Die Gespräche der Schüler gehen von „GNTM“ über Fußball und pubertären Sexismus bis zu unangenehm fiesen Lästereien über die Körperformen von Lehrern. In dem Moment blicke ich an mir herab und frage mich, ob sie mich hinter meinem Rücken vielleicht auch einen Sack Schrauben nennen könnten.

Kabarett in der Pausenzeit

Eine Pause unter Schülern hat etwas von Kabarett. Es ist nämlich nicht so, als wären ihre Gespräche politisch unberührt. Vieles von dem, das sie von sich geben, ist ein humoristischer Spiegel verschiedener Gesellschaftsschichten, die im Biotop „Klassenraum“ wie in einem Schmelztiegel zusammenfließen.

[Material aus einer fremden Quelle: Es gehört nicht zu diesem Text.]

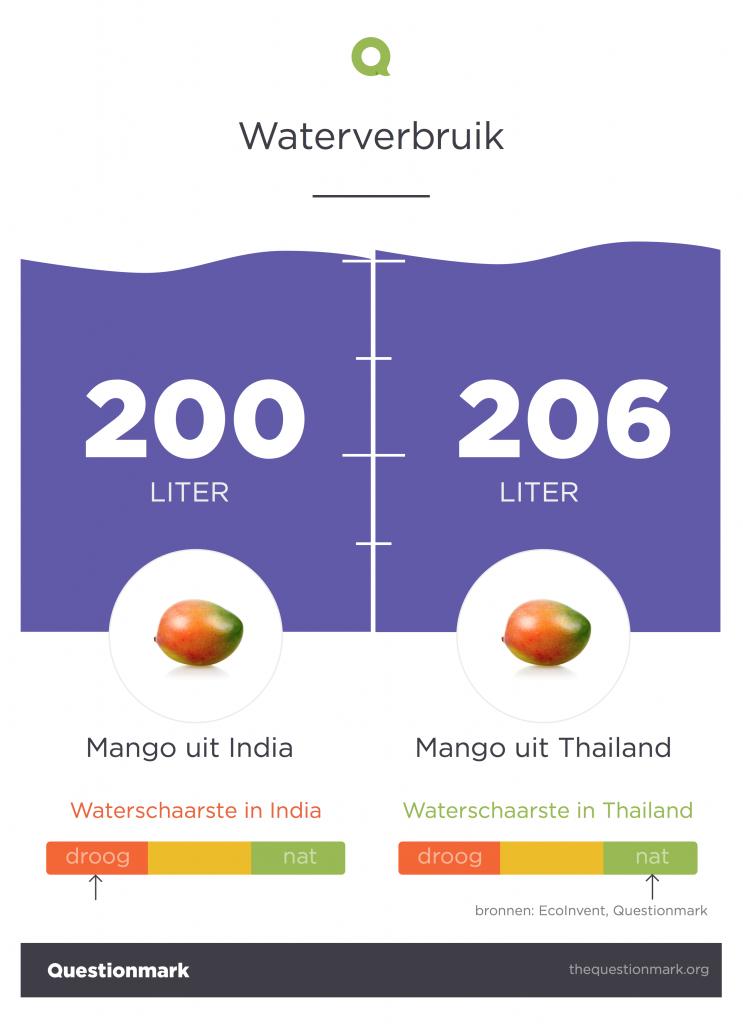 mango-india-thailand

Da trifft der Snob auf den Sohn eines arbeitslosen Arbeitslosen und beide provozieren sich mit derartig wahren Punsh-Lines, dass man fast schon gebannt zuhört. In dem, was sie sagen, kritisieren sie durchaus die – Zitat – „Scheißwelt“, in der sie groß werden – aber alles mit sehr viel Humor. Sie ziehen ihre medialen Einflüsse (Instagram und Co.) und ihr von den Erwachsenen geprägtes Umfeld oft schonungslos durch den Kakao.

Je t´aime.

Und so ist ein Gespräch unter Teenagern einerseits äußerst oberflächlich, aber andererseits eben wirklich sehr kritisch. Auch wenn diese Kritik vielleicht nicht unbedingt einer bewusst gelebten sozialkritischen Haltung entspringt, ist sie dennoch vorhanden. Und das zu beobachten, wie sich der kritische Geist fast von alleine im bloßen Umfeld ihrer Altersgenossen entwickelt, ist äußerst spannend.
Ein stummer Beobachter zu sein, ist letztlich recht erkenntnisreich, wenn man sich einfach mal drauf einlässt. Ich tauchte in eine Welt ein, die ich noch sehr gut in Erinnerung habe, die am Ende aber eigentlich so sehr in Vergessenheit geraten ist, dass die Empathie für die Jugend schon jetzt immer häufiger abhanden kommt. Schon unheimlich, dass man sich nahezu unbemerkt so radikal verändert.
Ach ja, und übrigens: „YOLO“ ist wieder in. Wundert ihr euch gerade, dass YOLO mal out war? Dann geht es euch wie mir. Aber na klar, kommt halt alles wieder, wie Jessica-Doreen aus der 7B sagen würde.